▶ _AIM OF THE EXERCISE_
Copy out all of the records below word for word, leaving out the pictures.

▶ _DATASET ENTRIES_
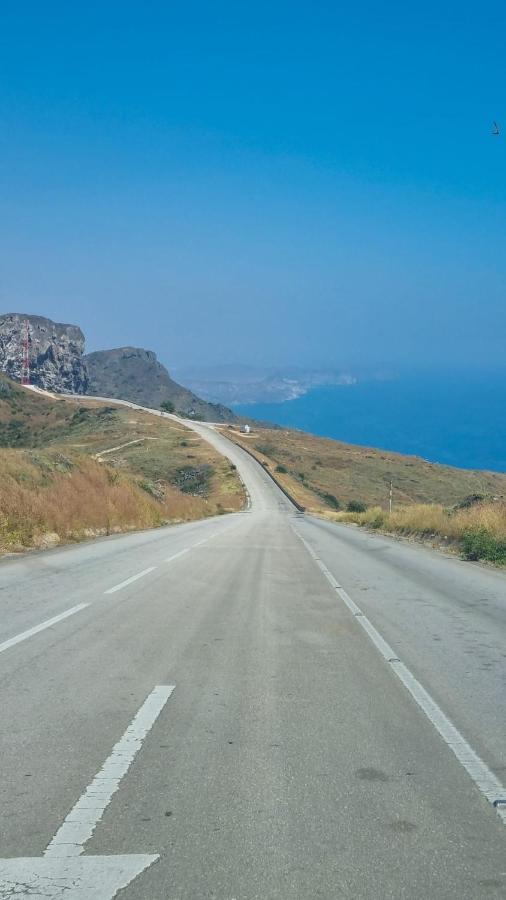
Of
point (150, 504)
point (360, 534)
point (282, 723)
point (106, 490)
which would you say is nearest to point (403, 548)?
point (360, 534)

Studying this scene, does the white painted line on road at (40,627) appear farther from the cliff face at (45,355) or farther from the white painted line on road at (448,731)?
the cliff face at (45,355)

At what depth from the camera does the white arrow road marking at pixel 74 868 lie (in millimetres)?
3371

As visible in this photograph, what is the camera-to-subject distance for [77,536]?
71.1ft

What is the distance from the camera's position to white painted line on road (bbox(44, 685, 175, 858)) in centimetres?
380

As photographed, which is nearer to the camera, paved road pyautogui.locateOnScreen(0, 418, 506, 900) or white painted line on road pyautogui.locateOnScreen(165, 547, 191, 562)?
paved road pyautogui.locateOnScreen(0, 418, 506, 900)

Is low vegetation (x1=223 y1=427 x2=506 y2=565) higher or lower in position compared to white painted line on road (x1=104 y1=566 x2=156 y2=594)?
higher

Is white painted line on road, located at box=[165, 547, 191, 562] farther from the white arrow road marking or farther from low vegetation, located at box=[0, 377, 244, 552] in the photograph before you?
the white arrow road marking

▶ _SOLUTION FOR THIS PROBLEM_
Of
point (150, 504)
point (360, 534)
point (282, 723)
point (106, 490)
which would you say is nearest to point (403, 548)?
point (360, 534)

Studying this scene, does the white painted line on road at (40,627) appear farther from the cliff face at (45,355) or farther from the white painted line on road at (448,731)?
the cliff face at (45,355)

At what depth from the camera does the white arrow road marking at pixel 74 868 lie (in millimetres)?
3371

As visible in this photograph, what is the camera-to-subject distance for [77,536]?
71.1ft

What is the distance from the camera's position to white painted line on road (bbox(44, 685, 175, 858)) in centimetres?
380

As photographed, which is nearer to the camera, paved road pyautogui.locateOnScreen(0, 418, 506, 900) or white painted line on road pyautogui.locateOnScreen(165, 547, 191, 562)?
paved road pyautogui.locateOnScreen(0, 418, 506, 900)

Is low vegetation (x1=223 y1=427 x2=506 y2=565) higher or lower in position compared to white painted line on road (x1=104 y1=566 x2=156 y2=594)?
higher

Is white painted line on road, located at box=[165, 547, 191, 562] farther from the white arrow road marking or farther from low vegetation, located at box=[0, 377, 244, 552] in the photograph before you?
the white arrow road marking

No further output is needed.